• **提示文**:
そして、カバー絶縁層5をパターンとして形成するには、例えば、上記導電性物質を含有する感光性ポリアミック酸樹脂のワニス(導電性物質、ポリアミック酸樹脂、感光剤および溶媒を含有するワニス)を、半導電性層13の全面に塗布し、塗布されたワニスを乾燥して、カバー皮膜を形成する。次いで、カバー皮膜を、フォトマスクを介して露光した後、必要により加熱後、現像によりパターンを形成させ、その後、例えば、減圧下、250℃以上で加熱することにより、硬化(イミド化)させる。
【0049】
また、導電性物質を含有する樹脂が、感光剤を含有しない場合には、図示しないが、例えば、まず、導電性物質を含有するポリイミド樹脂のワニス(導電性物質、ポリイミド樹脂および溶媒を含有するワニス)を、半導電性層13の全面に塗布し、塗布されたワニスを乾燥して、カバー皮膜を形成する。次いで、カバー絶縁層5を形成する部分のカバー皮膜をエッチングレジストで被覆した後、エッチングレジストから露出する部分のカバー皮膜をエッチングにより除去する。その後、そのエッチングレジストを剥離により除去する。
【0050】
これにより、カバー絶縁層5をパターンとして形成することができる。
次いで、この方法では、図3(f)に示すように、カバー絶縁層5の開口部15から露出する半導電性層13と、カバー絶縁層5から露出するベース絶縁層3の上面に形成されている半導電性層13と、金属支持基板2の上面に形成されている半導電性層13とを、エッチングにより除去する。
【0051】
このエッチングでは、エッチングすべき半導電性層13が露出し、それ以外の部分が被覆されるように、エッチングレジストを設けて、エッチングすべき半導電性層13を、エッチング液を用いて除去した後、そのエッチングレジストを剥離により除去する。
エッチング液は、半導電性層13によって適宜選択されるが、例えば、酸化クロム層からなる場合には、フェリシアン化カリウム系、過マンガン酸カリウム系、メタケイ酸ナトリウム系、硝酸第二セリウムアンモン系、塩酸系、硫酸系、硝酸系などのエッチング液が用いられる。
【0052】
また、このエッチングでは、ベース絶縁層3の側面に形成される半導電性層13が残存するようにエッチングする。ベース絶縁層3の側面に形成される半導電性層13は、その上端が連続部分9を介して、ベース絶縁層3の上面に形成されている半導電性層13に連続し、その下端が、金属支持基板2の上面におけるベース絶縁層3の周縁部と接触している。
【0053】
そして、このエッチングによって、開口部15から露出する半導電性層13が除去されることにより、開口部15から導体パターン4が露出し、その導体パターン4の露出部分が、端子部6として形成される。

• **作業内容**: 上の提示文で、半導電性層13が酸化クロム層からなる場合に使うエッチング液として例示されている系統をすべて挙げること。

空間関係の一覧:
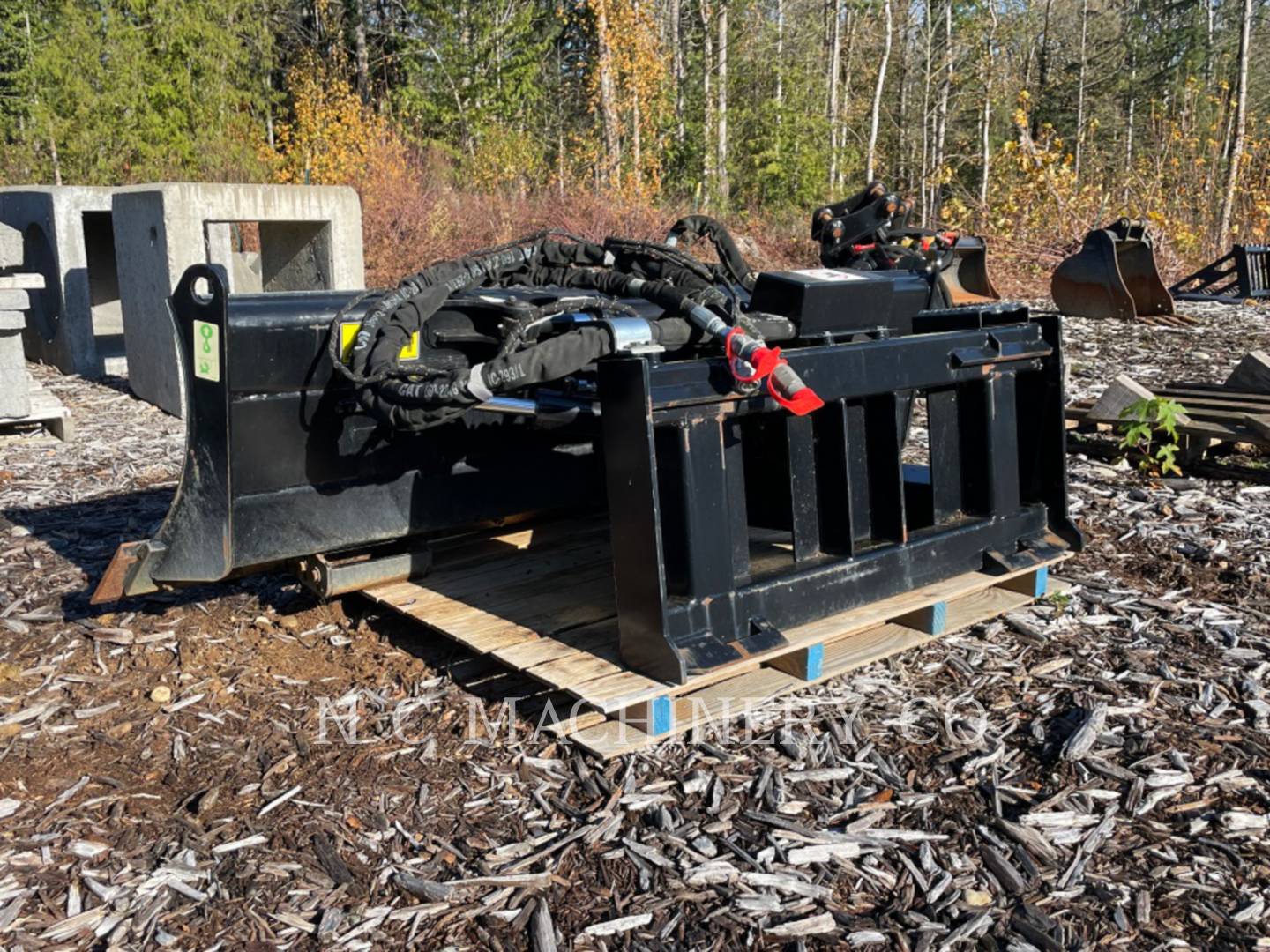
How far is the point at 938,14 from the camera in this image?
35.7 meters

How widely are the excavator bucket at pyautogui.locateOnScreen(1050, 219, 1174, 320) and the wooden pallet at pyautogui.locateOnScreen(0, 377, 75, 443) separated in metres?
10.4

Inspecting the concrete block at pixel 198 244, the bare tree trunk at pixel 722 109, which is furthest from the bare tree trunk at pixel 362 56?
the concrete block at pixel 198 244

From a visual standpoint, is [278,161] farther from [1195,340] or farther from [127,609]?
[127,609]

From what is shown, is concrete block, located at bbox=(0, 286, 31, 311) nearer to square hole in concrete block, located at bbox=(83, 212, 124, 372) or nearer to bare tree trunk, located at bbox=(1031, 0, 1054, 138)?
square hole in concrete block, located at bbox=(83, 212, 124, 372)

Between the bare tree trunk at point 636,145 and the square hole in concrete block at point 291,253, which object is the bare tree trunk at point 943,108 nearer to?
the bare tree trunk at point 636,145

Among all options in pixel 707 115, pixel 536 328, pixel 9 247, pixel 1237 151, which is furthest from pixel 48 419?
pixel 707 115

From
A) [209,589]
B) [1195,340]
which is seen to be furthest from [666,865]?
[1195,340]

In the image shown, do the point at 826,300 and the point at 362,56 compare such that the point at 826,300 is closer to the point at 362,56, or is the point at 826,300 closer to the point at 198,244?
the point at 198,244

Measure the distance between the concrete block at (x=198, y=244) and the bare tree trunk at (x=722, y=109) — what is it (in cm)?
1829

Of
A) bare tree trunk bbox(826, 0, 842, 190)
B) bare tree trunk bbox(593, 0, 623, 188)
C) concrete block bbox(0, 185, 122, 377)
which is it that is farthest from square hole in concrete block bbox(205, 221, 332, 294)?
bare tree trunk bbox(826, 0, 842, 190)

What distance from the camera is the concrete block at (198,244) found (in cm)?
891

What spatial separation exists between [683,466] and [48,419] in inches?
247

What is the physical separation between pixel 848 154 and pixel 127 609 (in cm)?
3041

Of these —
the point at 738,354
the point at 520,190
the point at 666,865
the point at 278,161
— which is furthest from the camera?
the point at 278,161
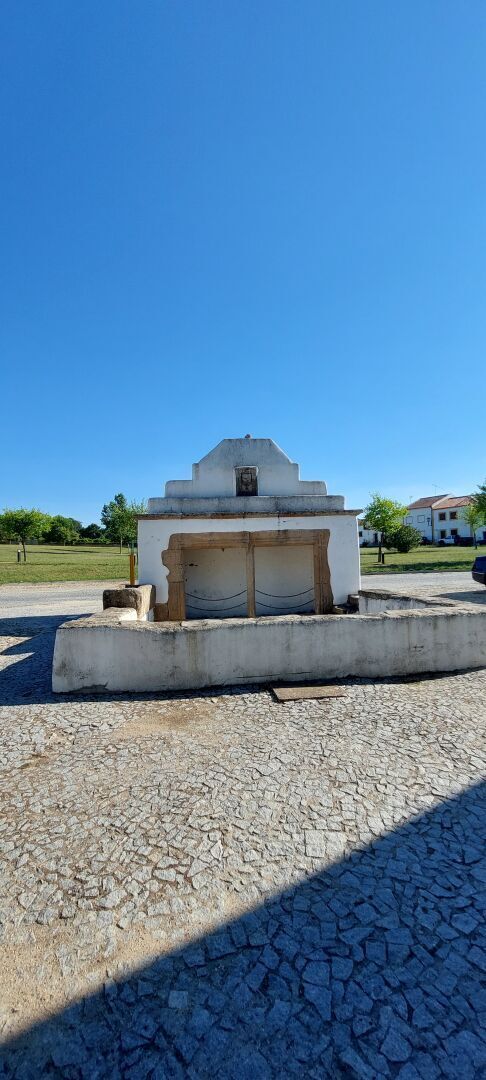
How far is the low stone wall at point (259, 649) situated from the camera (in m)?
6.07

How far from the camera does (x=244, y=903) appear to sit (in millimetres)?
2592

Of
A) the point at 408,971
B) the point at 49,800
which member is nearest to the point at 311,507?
==
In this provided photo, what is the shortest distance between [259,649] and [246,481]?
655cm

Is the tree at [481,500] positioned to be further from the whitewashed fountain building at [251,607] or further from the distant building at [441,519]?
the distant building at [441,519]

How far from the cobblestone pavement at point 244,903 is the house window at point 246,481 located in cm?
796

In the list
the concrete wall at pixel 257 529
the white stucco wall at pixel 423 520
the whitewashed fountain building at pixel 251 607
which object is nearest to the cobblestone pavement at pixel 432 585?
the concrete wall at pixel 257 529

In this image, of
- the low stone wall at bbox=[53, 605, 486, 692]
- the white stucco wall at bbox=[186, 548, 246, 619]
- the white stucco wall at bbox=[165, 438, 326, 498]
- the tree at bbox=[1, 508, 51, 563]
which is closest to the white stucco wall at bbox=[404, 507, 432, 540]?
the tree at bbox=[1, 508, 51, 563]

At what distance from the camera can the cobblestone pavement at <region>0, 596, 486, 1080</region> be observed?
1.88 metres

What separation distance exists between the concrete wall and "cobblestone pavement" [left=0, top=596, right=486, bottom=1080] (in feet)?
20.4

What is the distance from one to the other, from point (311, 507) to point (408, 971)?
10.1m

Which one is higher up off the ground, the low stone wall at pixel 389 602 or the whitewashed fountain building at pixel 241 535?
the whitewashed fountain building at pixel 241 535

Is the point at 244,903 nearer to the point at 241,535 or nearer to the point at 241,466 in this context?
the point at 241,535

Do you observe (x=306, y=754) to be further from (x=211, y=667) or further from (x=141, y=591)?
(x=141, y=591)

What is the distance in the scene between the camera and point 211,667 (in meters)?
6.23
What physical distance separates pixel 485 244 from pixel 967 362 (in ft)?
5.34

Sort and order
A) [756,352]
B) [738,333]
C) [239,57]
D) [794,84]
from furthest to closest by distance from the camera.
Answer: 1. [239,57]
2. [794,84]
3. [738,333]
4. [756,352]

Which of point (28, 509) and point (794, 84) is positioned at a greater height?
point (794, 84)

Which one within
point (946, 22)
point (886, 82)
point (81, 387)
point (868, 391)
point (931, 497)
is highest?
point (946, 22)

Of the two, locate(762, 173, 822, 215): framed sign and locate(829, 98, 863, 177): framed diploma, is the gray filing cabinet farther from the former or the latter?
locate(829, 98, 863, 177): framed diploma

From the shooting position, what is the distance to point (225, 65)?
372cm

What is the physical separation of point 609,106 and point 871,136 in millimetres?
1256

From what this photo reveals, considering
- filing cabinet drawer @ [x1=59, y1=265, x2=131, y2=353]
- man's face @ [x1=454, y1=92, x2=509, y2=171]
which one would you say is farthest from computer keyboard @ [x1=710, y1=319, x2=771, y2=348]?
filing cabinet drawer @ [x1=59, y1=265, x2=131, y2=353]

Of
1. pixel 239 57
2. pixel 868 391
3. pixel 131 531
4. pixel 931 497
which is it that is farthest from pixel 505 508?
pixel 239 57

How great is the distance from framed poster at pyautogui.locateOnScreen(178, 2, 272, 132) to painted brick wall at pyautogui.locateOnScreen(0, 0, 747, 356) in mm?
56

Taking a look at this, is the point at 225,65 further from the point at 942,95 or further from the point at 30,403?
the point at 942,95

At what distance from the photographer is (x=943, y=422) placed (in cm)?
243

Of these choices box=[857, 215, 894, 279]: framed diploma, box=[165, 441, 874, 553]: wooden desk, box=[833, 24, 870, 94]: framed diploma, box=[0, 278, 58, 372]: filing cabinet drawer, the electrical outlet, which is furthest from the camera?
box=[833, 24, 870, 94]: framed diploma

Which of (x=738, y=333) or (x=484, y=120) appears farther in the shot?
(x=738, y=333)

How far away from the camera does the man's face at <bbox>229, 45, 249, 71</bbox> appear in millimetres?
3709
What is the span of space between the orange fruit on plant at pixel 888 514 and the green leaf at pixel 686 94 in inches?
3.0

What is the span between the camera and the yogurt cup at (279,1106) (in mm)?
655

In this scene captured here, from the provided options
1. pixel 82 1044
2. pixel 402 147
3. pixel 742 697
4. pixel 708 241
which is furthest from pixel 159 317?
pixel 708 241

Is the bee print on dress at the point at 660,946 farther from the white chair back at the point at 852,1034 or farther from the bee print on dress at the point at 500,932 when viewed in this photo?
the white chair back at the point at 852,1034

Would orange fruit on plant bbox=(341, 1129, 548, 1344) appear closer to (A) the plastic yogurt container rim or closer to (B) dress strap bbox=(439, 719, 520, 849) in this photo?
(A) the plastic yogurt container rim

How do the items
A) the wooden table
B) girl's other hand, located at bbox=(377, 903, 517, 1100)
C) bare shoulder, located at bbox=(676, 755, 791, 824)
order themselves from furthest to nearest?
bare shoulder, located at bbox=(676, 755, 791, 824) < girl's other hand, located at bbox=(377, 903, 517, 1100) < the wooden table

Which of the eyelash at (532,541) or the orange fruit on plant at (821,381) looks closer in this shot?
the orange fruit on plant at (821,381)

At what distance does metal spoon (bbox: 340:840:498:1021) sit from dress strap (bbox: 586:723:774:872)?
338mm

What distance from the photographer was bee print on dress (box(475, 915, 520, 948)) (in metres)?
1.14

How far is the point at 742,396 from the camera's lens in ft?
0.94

• **回答**: フェリシアン化カリウム系、過マンガン酸カリウム系、メタケイ酸ナトリウム系、硝酸第二セリウムアンモン系、塩酸系、硫酸系、硝酸系